Thousands of Thai democracy activists rallied in Bangkok yesterday to demand the king give up control of his multibillion-dollar fortune, turning their protest movement directly on the once-untouchable monarchy’s vast wealth.
At least 7,000 demonstrators – many brandishing the yellow toy ducks that have become a symbol of the movement – took to the streets near the headquarters of the Siam Commercial Bank (SCB) to protest at the secrecy surrounding King Maha Vajiralongkorn’s financial arrangements.
The demonstration came after police summoned 12 protest leaders for questioning over royal defamation allegations – the first use of Thailand’s draconian lese majeste law in nearly three years. Thailand has for months been rocked by youth-led protests demanding a new constitution, reform of the untouchable monarchy, and for Prime Minister Prayut Chan-O-Cha to resign.

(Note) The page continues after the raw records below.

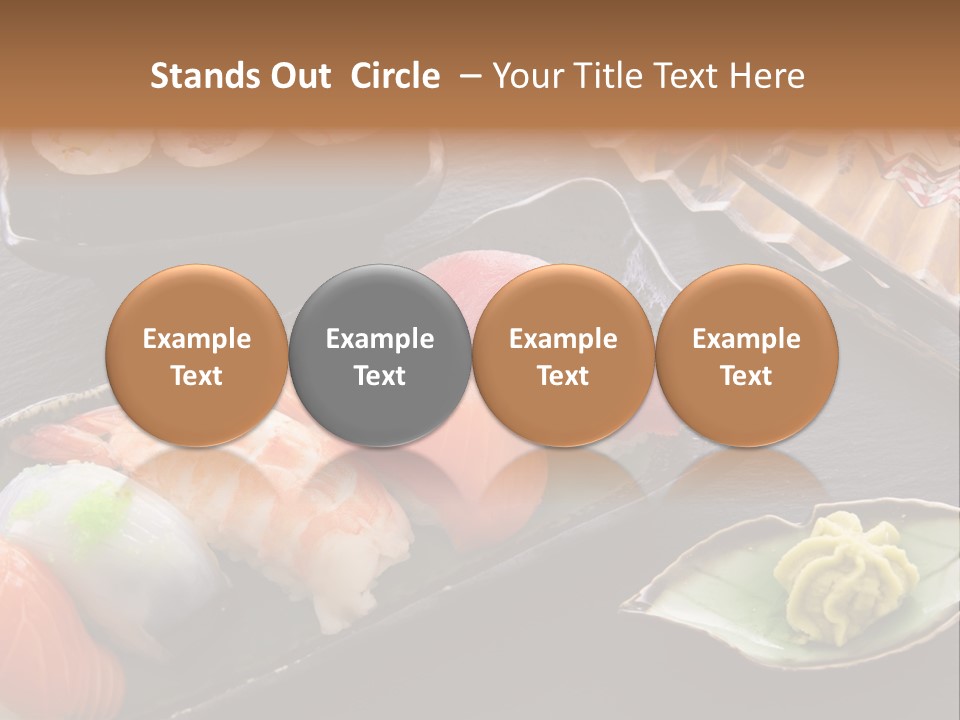 Stands Out  Circle  – Your Title Text Here

Example Text

Example Text

Example Text

Example Text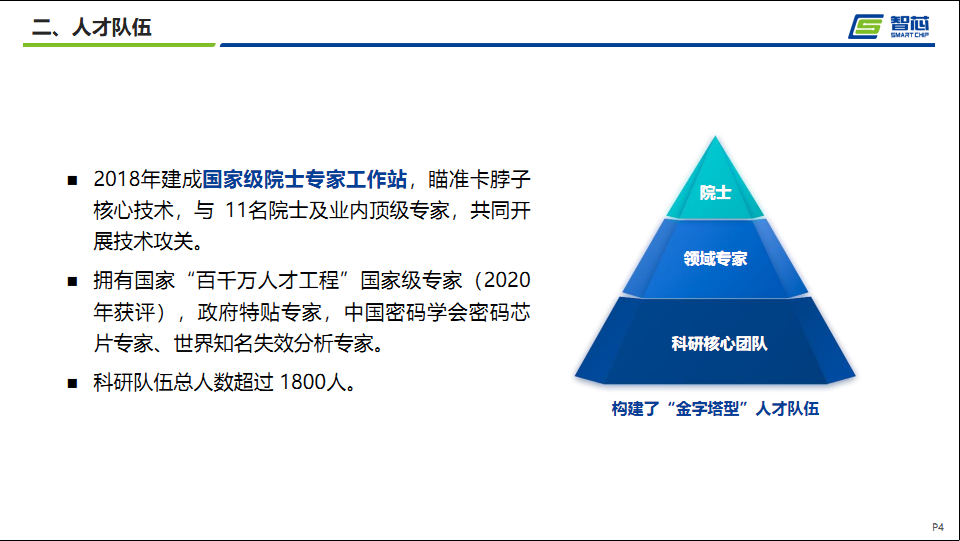 二、人才队伍

智芯
SMART CHIP

■ 2018年建成国家级院士专家工作站，瞄准卡脖子核心技术，与 11名院士及业内顶级专家，共同开展技术攻关。

■ 拥有国家“百千万人才工程”国家级专家（2020年获评），政府特贴专家，中国密码学会密码芯片专家、世界知名失效分析专家。

■ 科研队伍总人数超过 1800人。

院士

领域专家

科研核心团队

构建了“金字塔型”人才队伍

P4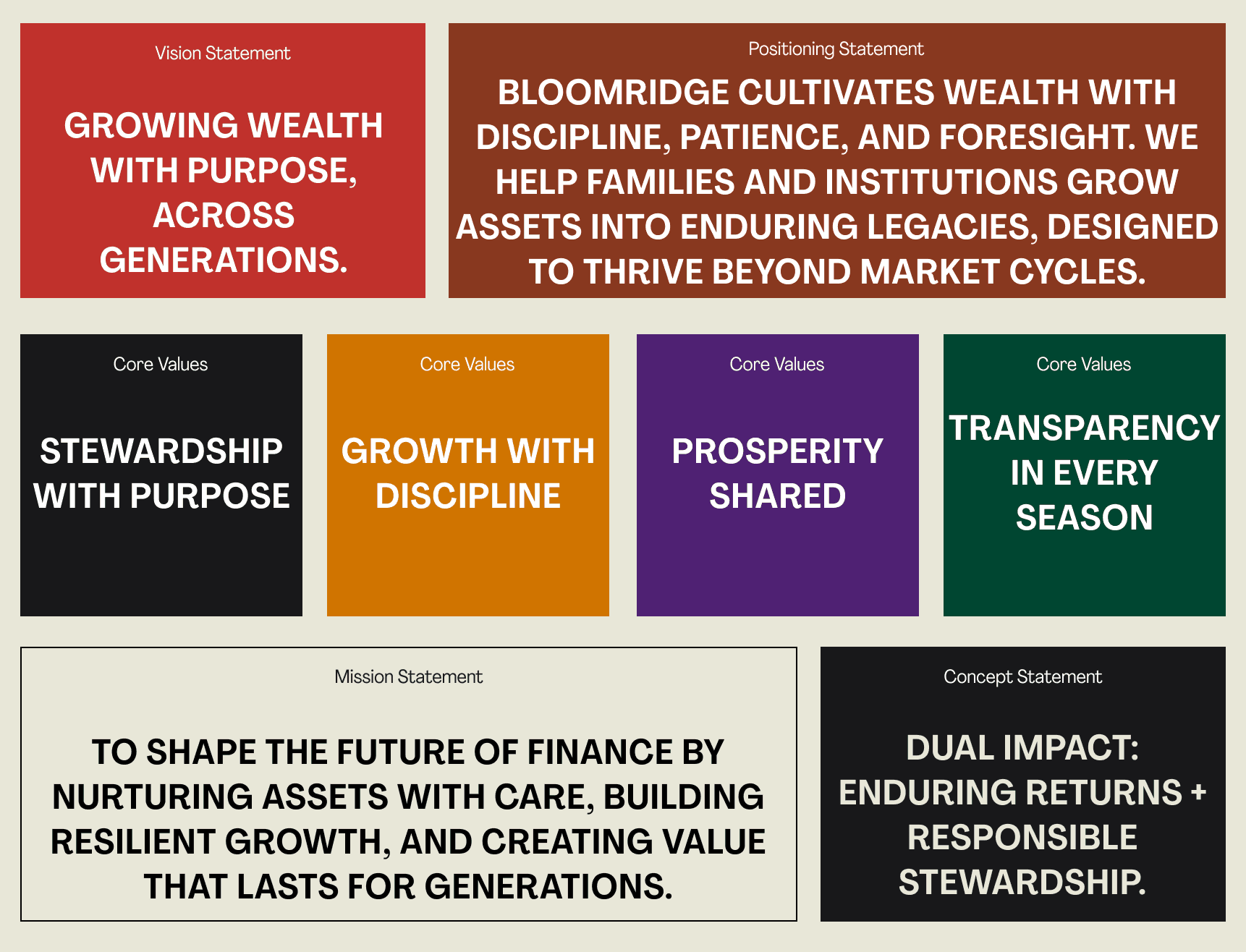 Vision Statement

GROWING WEALTH WITH PURPOSE, ACROSS GENERATIONS.

Positioning Statement

BLOOMRIDGE CULTIVATES WEALTH WITH DISCIPLINE, PATIENCE, AND FORESIGHT. WE HELP FAMILIES AND INSTITUTIONS GROW ASSETS INTO ENDURING LEGACIES, DESIGNED TO THRIVE BEYOND MARKET CYCLES.

Core Values

STEWARDSHIP WITH PURPOSE

Core Values

GROWTH WITH DISCIPLINE

Core Values

PROSPERITY SHARED

Core Values

TRANSPARENCY IN EVERY SEASON

Mission Statement

TO SHAPE THE FUTURE OF FINANCE BY NURTURING ASSETS WITH CARE, BUILDING RESILIENT GROWTH, AND CREATING VALUE THAT LASTS FOR GENERATIONS.

Concept Statement

DUAL IMPACT: ENDURING RETURNS + RESPONSIBLE STEWARDSHIP.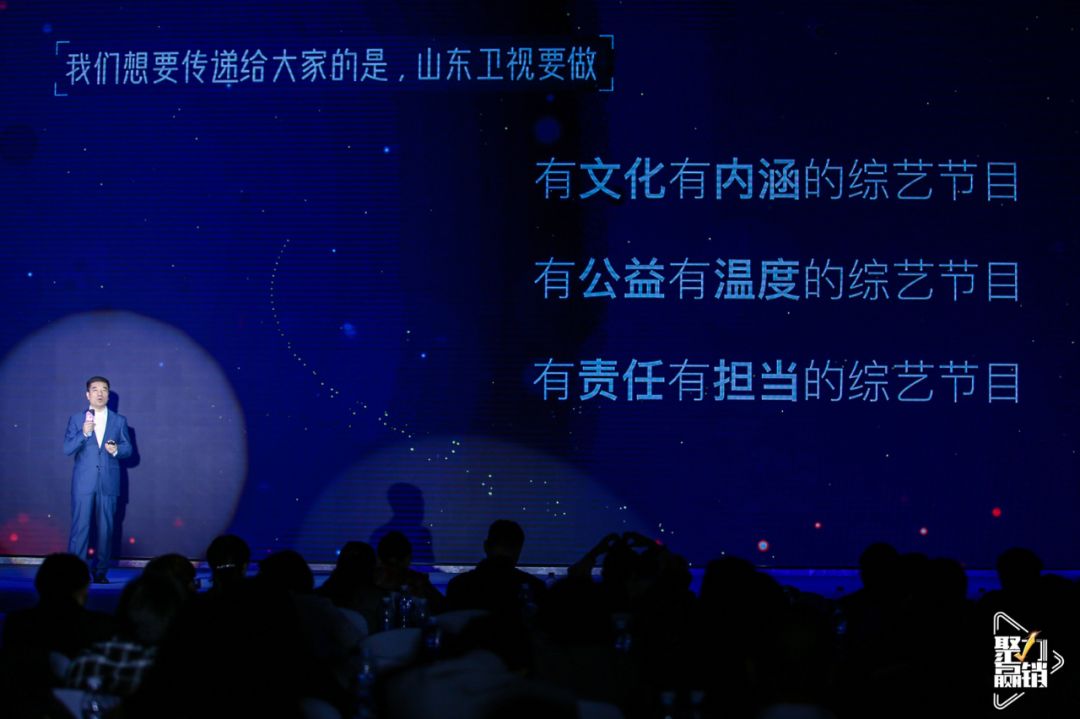 我们想要传递给大家的是，山东卫视要做

有文化有内涵的综艺节目

有公益有温度的综艺节目

有责任有担当的综艺节目

聚力赢销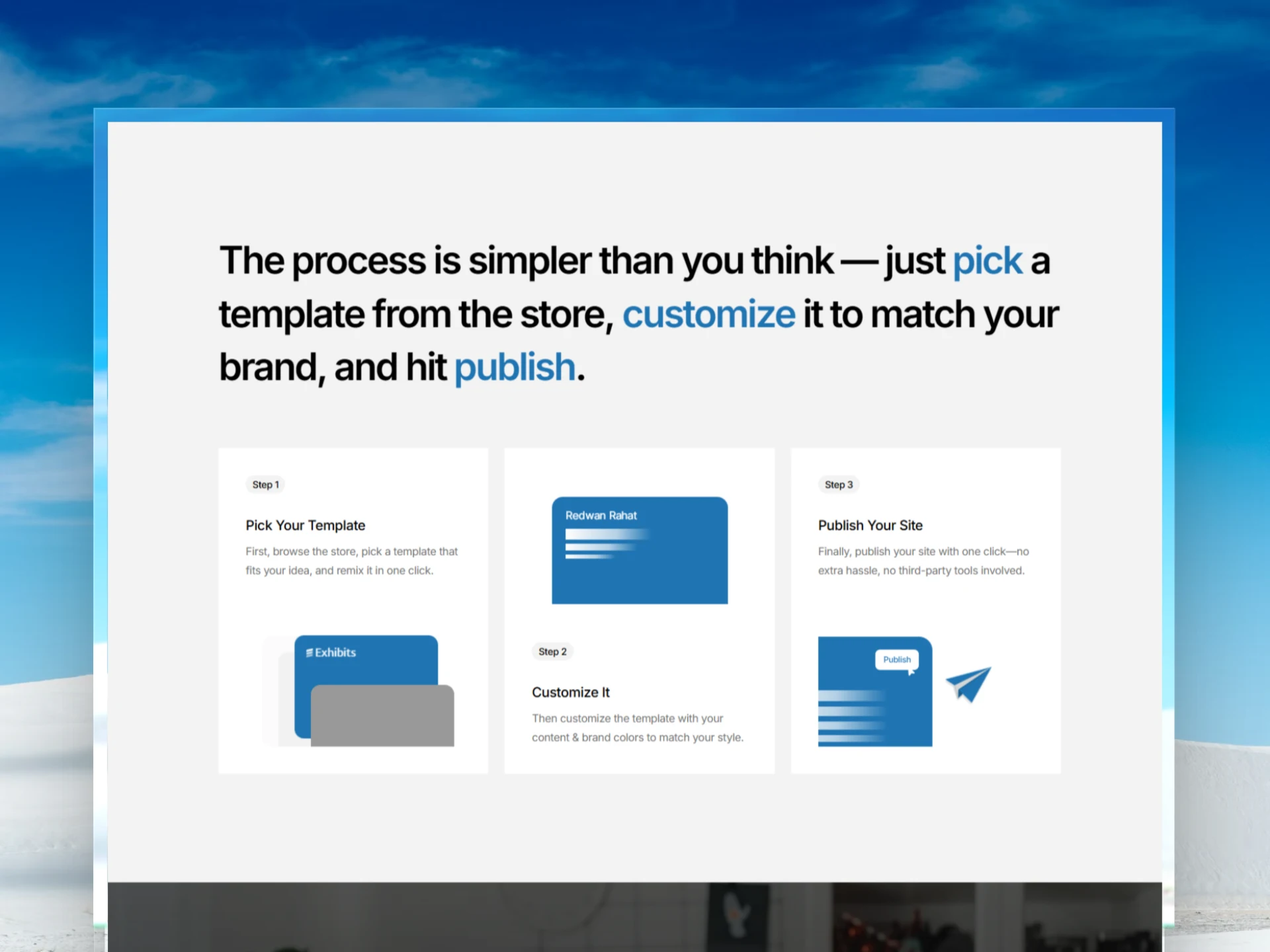 The process is simpler than you think — just pick a template from the store, customize it to match your brand, and hit publish.

Step 1

Pick Your Template

First, browse the store, pick a template that fits your idea, and remix it in one click.

Exhibits

Redwan Rahat

Step 2

Customize It

Then customize the template with your content & brand colors to match your style.

Step 3

Publish Your Site

Finally, publish your site with one click—no extra hassle, no third-party tools involved.

Publish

Many protesters yesterday sported yellow ducks – on T-shirts, hats and helmets – after demonstrators used larger inflatable versions last week to defend themselves against police water cannon and tear gas. The kingdom has a long history of political protest but the current movement has made taboo-smashing criticisms of the royal family.
Protesters last week daubed anti-royal graffiti around police headquarters in central Bangkok and yesterday they called for the king to give up control of “every cent, every baht” of his huge fortune. Soon after coming to power following his father’s death in 2016, the new king took control of the Crown Property Bureau, which has assets in banks, companies and prime real estate. The bureau’s board was previously headed by the finance minister in an arrangement that gave a sheen of public oversight to a trust some experts estimate is worth $30-$60bn. The full assets are privately held and remain a closely guarded secret.
Gail, 53, a Bangkok consultant, expressed concerns about the king’s control of the bureau. “We don’t know how he manages it. How he uses it,” she said. “He should live very frugally. He doesn’t care about the economic situation. He doesn’t care about the people’s well-being.”
The protesters had originally planned to rally outside the headquarters of the Crown Property Bureau, prompting police to lock down the area with razor wire and rows of shipping containers. But overnight they decided switch the protest to the main office of the Siam Commercial Bank – in which the king is a major shareholder – to avoid potential clashes with police and a rival ultra-royalist rally.
The move headed off fears of violence, after police used water cannon and tear gas at a rally outside parliament last week, with 55 people injured and six shot in scuffles with royalists.
The source of the gunfire is under investigation.
On the eve of yesterday’s protest, 12 leaders received police orders to come for questioning over allegations of royal defamation.
Thailand has one of the harshest lese majeste laws in the world. It is routinely interpreted to include any criticism of the monarchy – including content posted or shared on social media. Under section 112 of the penal code, anyone convicted of defaming, insulting or threatening the king, queen or heir faces between three and 15 years in prison on each count.
The laws have not been invoked since 2018, but last week Prime Minister Prayut gave the green light for authorities to use them.